● **Work instruction**:
Print exactly the lines below between the line containing "There were baby" and the line containing "Lat to become", counting both of those lines. Leave pictures out.

● **Source information**:
═══

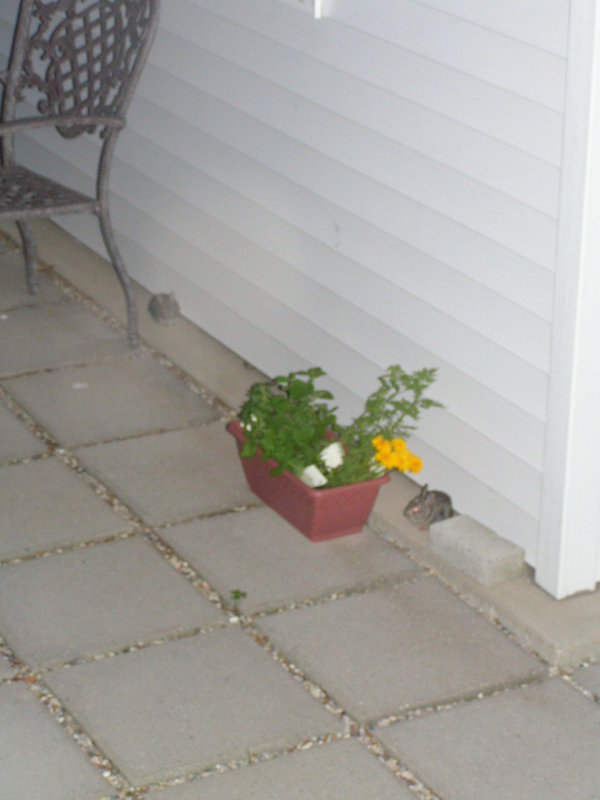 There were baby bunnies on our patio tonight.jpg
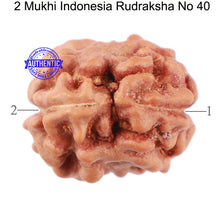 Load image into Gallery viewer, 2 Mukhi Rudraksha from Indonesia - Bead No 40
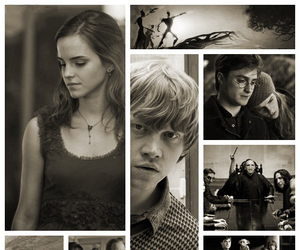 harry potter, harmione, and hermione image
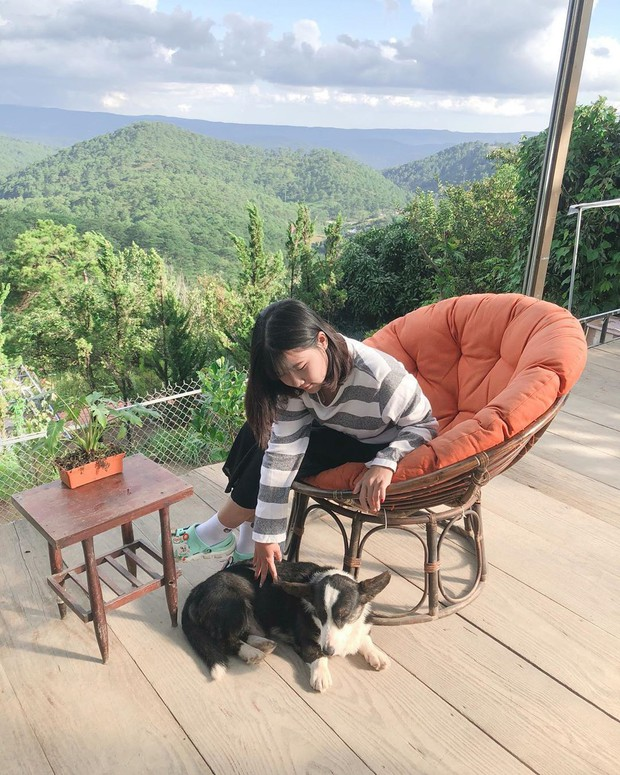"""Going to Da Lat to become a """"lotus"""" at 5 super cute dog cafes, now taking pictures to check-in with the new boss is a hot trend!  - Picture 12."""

═══

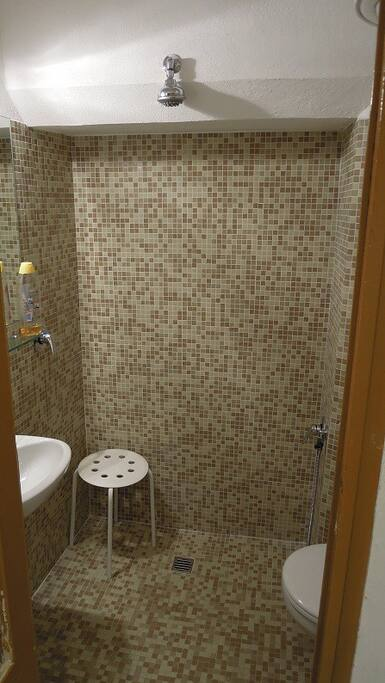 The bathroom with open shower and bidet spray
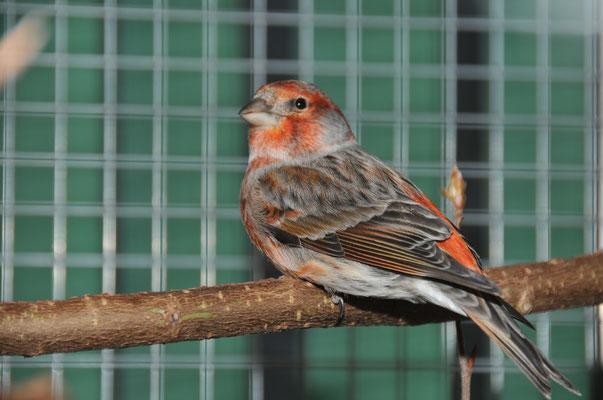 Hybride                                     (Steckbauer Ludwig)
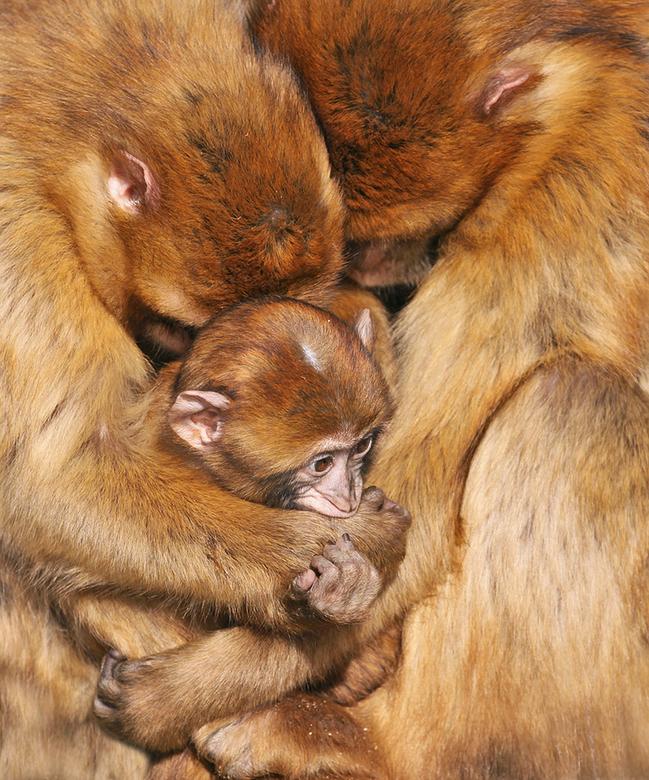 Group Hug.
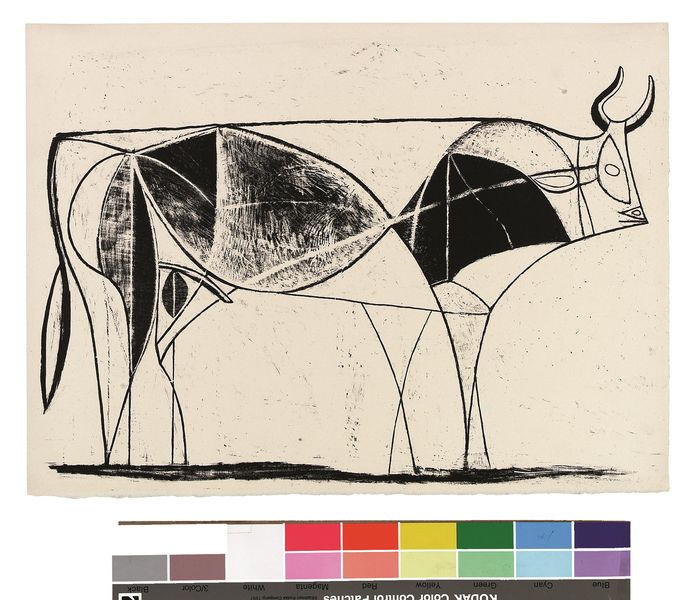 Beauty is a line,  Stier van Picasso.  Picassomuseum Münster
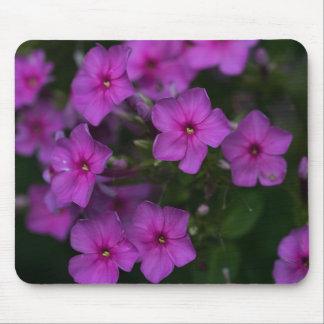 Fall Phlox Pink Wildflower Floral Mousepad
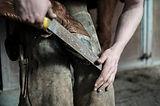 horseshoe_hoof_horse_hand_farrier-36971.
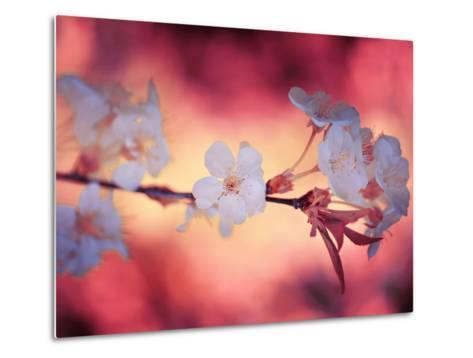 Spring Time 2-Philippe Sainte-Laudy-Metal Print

═══

● **Exercise solution**:
 There were baby bunnies on our patio tonight.jpg
 Load image into Gallery viewer, 2 Mukhi Rudraksha from Indonesia - Bead No 40
 harry potter, harmione, and hermione image
"""Going to Da Lat to become a """"lotus"""" at 5 super cute dog cafes, now taking pictures to check-in with the new boss is a hot trend!  - Picture 12."""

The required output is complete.